Il résulte de ce qui a été dit aux points précédents que le requérant ne justifie ni d’une présence ancienne ni de liens d’une particulière intensité sur le territoire national. Dans ces conditions, quand bien même l’intéressé n’a pas fait l’objet d’une précédente mesure d’éloignement et ne représente pas une menace pour l’ordre public français, le préfet a pu légalement et sans entacher sa décision d’une erreur manifeste d’appréciation, prononcer à son encontre une interdiction de retour sur le territoire français d’une durée d’un an. Par suite, les moyens tirés de l’erreur de droit et de l’erreur d’appréciation doivent être écartés.

Il résulte de tout ce qui précède, que les conclusions à fin d’annulation de l’arrêté du préfet de la Haute-Garonne du 13 février 2025 doivent être rejetées ainsi que, par voie de conséquence, les conclusions à fin d'injonction sous astreinte et celles tendant à l’application de l’article L. 761-1 du code de justice administrative et de l’article 37 de la loi du 10 juillet 1991.









D E C I D E :



Article 1er : Il n’y a pas lieu de statuer sur la demande d’admission au bénéfice de l’aide juridictionnelle à titre provisoire présentée par M. A....

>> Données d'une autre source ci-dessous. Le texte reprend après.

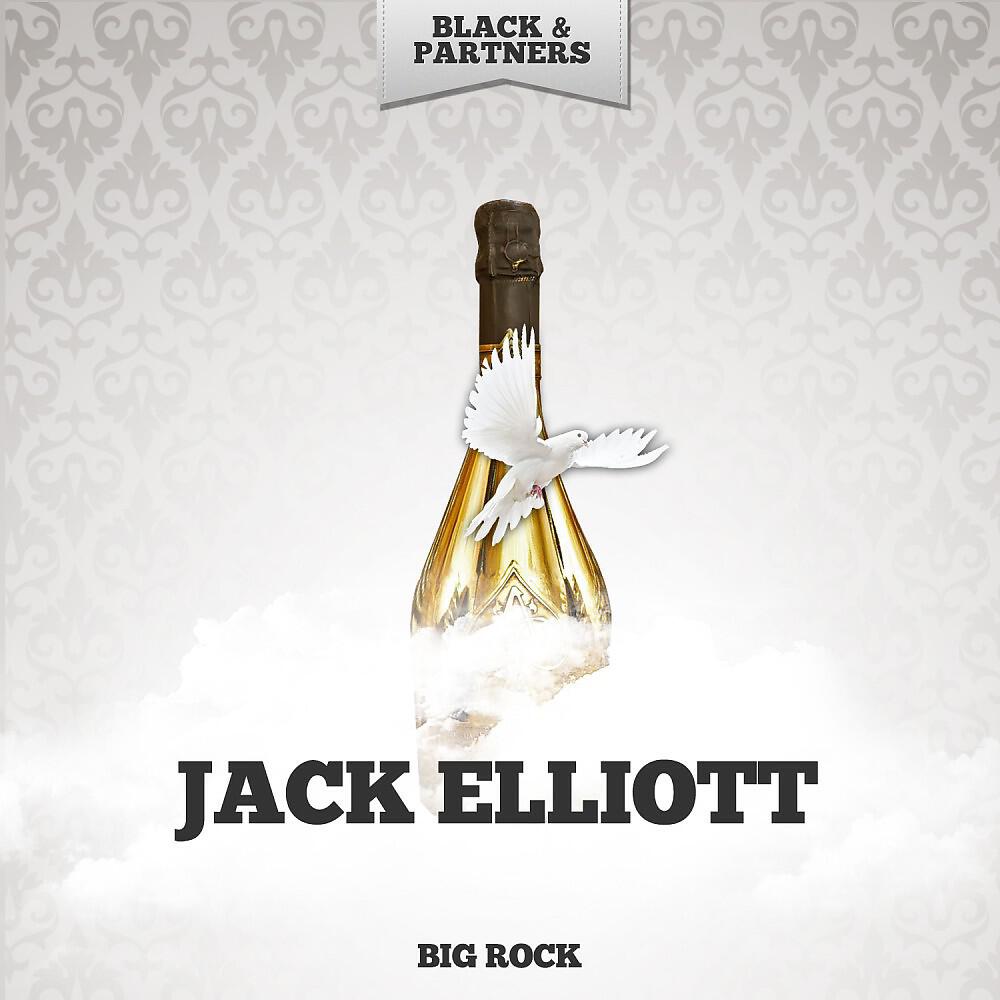 Jack Elliott - Rusty Jiggs & Sandy Sam (Original Mix)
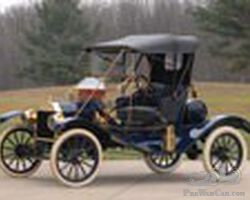 Ford Model T Torpedo Roadster 1911 for sale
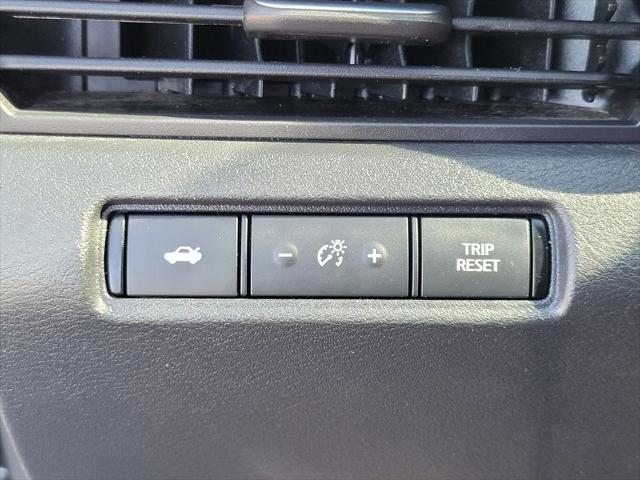 2023 Nissan Altima SV FWD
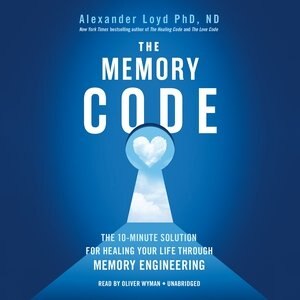 Front cover_The Memory Code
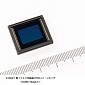 Sharp 12MP 1-Inch CMOS Sensor for 4K Video Announced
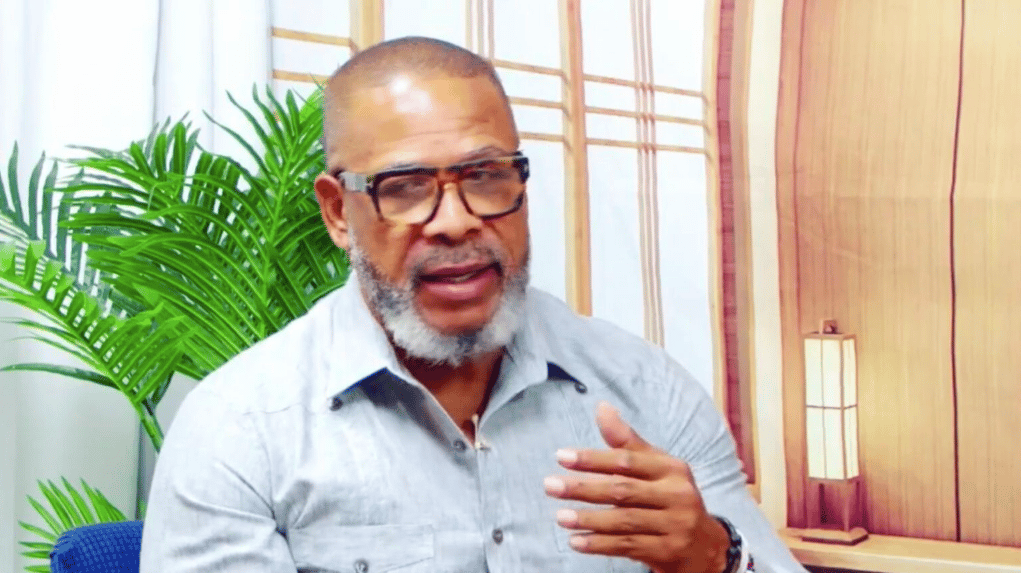 Michael Misick sentenced to about four years for corruption in Turks and Caicos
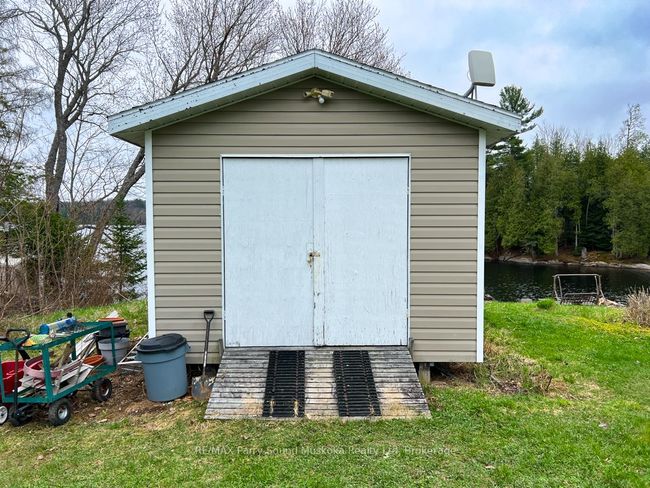 21 Macfie Rd, House other with 1 bedrooms, 1 bathrooms and 5 parking in Dunchurch ON | Image 18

Article 2 : Le surplus des conclusions de la requête est rejeté.

Article 3 : Le présent jugement sera noD...ammed Tarek A..., à Me Ducos-Mortreuil et au préfet de la Haute-Garonne.

Délibéré après l'audience du 15 octobre 2025, à laquelle siégeaient :
- M. Daguerre de Hureaux, président ;
- Mme Gigault, première conseillère ;
- M. Zouad, conseiller.

Rendu public par mise à disposition au greffe le 29 octobre 2025.


Le rapporteur,
Bachir Zouad

Le président,
Alain Daguerre de Hureaux

La greffière,



Lison Dispagne

La République mande et ordonne au préfet de la Haute-Garonne en ce qui le concerne ou à tous commissaires de justice à ce requis en ce qui concerne les voies de droit commun contre les parties privées, de pourvoir à l’exécution de la présente décision.